Autopsie d'un système: Pour en finir vraiment avec les abus dans l'Eglise
de Christine Pedotti

critiqué par Poet75, le 19 juillet 2025
(Paris - 69 ans)


La note:  étoiles
De la nécessité de réformer l'Eglise catholique
Quand, le 5 octobre 2021, Jean-Marie Sauvé remit le rapport de la commission qu’il présidait pour rendre compte des abus sexuels dans l’Eglise entre 1950 et 2020, il employa à ce sujet le mot « systémique », mot qui fut critiqué, entre autres par des membres de l’Académie catholique de France. Jean-Marie Sauvé en défendit l’usage en expliquant que l’institution, c’est-à-dire l’Eglise, « ayant eu connaissance d’un nombre récurrent d’abus en son sein (…) s’est généralement abstenue de prendre les mesures nécessaires pour les traiter de manière adéquate, c’est-à-dire y mettre fin ou les prévenir. C’est cette passivité prolongée qui engage la responsabilité de l’institution et autorise à parler d’un phénomène systémique. »

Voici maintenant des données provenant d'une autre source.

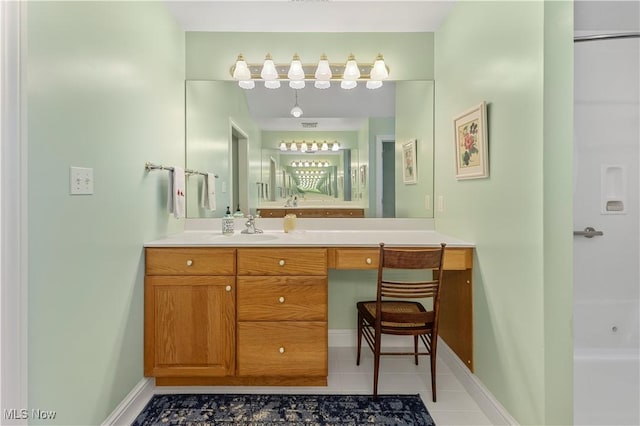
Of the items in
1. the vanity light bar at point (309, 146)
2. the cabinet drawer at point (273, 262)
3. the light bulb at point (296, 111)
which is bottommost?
the cabinet drawer at point (273, 262)

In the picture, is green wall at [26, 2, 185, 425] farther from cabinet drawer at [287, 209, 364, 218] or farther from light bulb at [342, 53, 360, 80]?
light bulb at [342, 53, 360, 80]

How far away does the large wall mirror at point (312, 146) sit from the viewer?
257cm

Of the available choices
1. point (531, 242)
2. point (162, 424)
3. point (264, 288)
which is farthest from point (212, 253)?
point (531, 242)

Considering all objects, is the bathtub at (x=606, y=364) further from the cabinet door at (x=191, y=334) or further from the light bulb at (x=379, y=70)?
the light bulb at (x=379, y=70)

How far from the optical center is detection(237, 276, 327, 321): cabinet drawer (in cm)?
190

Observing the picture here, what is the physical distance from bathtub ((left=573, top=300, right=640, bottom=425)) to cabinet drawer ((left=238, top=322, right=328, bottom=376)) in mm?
1315

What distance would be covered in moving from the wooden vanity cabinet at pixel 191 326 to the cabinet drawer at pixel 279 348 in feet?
0.24

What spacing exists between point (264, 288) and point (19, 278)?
1064mm

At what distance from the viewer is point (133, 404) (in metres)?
1.78

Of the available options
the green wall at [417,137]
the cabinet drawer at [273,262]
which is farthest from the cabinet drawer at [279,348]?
the green wall at [417,137]

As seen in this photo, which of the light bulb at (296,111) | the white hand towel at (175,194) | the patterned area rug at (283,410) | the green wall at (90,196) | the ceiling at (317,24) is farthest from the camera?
the light bulb at (296,111)

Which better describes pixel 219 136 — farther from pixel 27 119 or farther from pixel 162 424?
pixel 162 424

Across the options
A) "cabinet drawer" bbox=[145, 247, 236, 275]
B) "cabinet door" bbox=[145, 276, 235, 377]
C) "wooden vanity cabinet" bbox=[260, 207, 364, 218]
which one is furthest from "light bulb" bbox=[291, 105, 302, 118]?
"cabinet door" bbox=[145, 276, 235, 377]

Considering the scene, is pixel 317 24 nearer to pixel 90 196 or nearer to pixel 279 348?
pixel 90 196
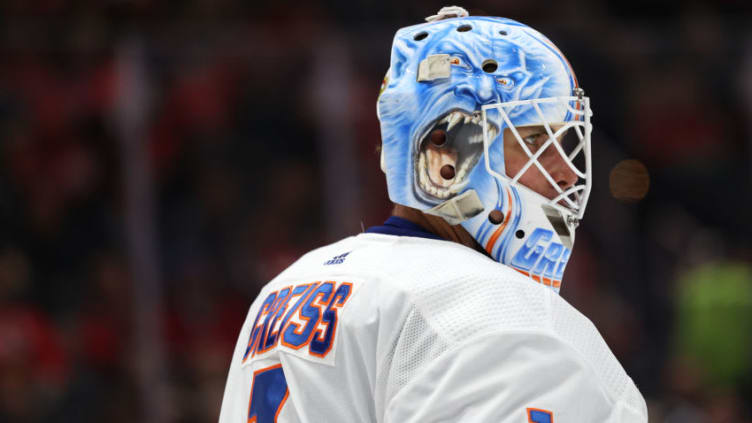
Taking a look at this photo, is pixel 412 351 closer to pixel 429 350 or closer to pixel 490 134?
pixel 429 350

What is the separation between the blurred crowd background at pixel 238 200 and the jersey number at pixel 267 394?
10.0 ft

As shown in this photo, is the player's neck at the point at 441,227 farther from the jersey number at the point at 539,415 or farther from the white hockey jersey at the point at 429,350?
the jersey number at the point at 539,415

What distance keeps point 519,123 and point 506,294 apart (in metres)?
0.36

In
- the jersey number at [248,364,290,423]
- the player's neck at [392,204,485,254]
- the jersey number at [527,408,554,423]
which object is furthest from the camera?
the player's neck at [392,204,485,254]

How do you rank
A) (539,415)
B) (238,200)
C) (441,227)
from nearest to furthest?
(539,415) → (441,227) → (238,200)

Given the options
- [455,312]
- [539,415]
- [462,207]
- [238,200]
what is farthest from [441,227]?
[238,200]

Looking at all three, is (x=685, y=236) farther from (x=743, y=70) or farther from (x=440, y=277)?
(x=440, y=277)

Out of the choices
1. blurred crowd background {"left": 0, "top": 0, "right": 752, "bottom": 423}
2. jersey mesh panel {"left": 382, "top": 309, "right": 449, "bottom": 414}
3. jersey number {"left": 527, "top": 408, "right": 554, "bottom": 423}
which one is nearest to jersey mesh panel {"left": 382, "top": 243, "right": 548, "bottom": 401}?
jersey mesh panel {"left": 382, "top": 309, "right": 449, "bottom": 414}

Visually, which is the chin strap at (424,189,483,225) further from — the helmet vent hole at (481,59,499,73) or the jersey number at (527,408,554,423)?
the jersey number at (527,408,554,423)

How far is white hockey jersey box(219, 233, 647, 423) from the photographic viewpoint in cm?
145

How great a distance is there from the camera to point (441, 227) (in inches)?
72.0

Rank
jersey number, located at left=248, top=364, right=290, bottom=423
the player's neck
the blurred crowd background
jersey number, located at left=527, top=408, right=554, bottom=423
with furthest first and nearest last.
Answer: the blurred crowd background, the player's neck, jersey number, located at left=248, top=364, right=290, bottom=423, jersey number, located at left=527, top=408, right=554, bottom=423

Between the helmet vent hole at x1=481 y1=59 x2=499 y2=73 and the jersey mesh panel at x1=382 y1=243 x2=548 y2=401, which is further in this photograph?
the helmet vent hole at x1=481 y1=59 x2=499 y2=73

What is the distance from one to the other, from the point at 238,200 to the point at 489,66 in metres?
3.75
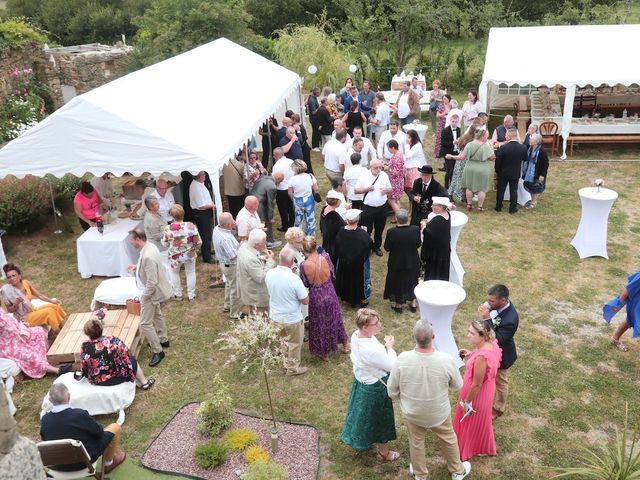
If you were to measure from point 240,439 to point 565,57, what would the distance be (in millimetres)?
11291

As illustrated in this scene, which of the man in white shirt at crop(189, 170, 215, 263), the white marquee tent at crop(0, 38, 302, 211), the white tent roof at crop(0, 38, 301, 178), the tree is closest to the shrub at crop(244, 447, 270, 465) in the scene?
the white marquee tent at crop(0, 38, 302, 211)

Dans son ouvrage, précisément, Christine Pedotti, directrice de Témoignage chrétien, rappelle les chiffres effarants des violences sexuelles dans l’Eglise catholique depuis 1950. Elle énumère aussi la sordide litanie des scandales liés à des personnalités de cette même Eglise, un certain nombre d’évêques et surtout de figures emblématiques, de fondateurs, tels Jean Vanier ou l’Abbé Pierre, des hommes qu’on avait quasi canonisés de leur vivant alors que, sous couvert de leur ardente charité, se dissimulaient de redoutables prédateurs sexuels.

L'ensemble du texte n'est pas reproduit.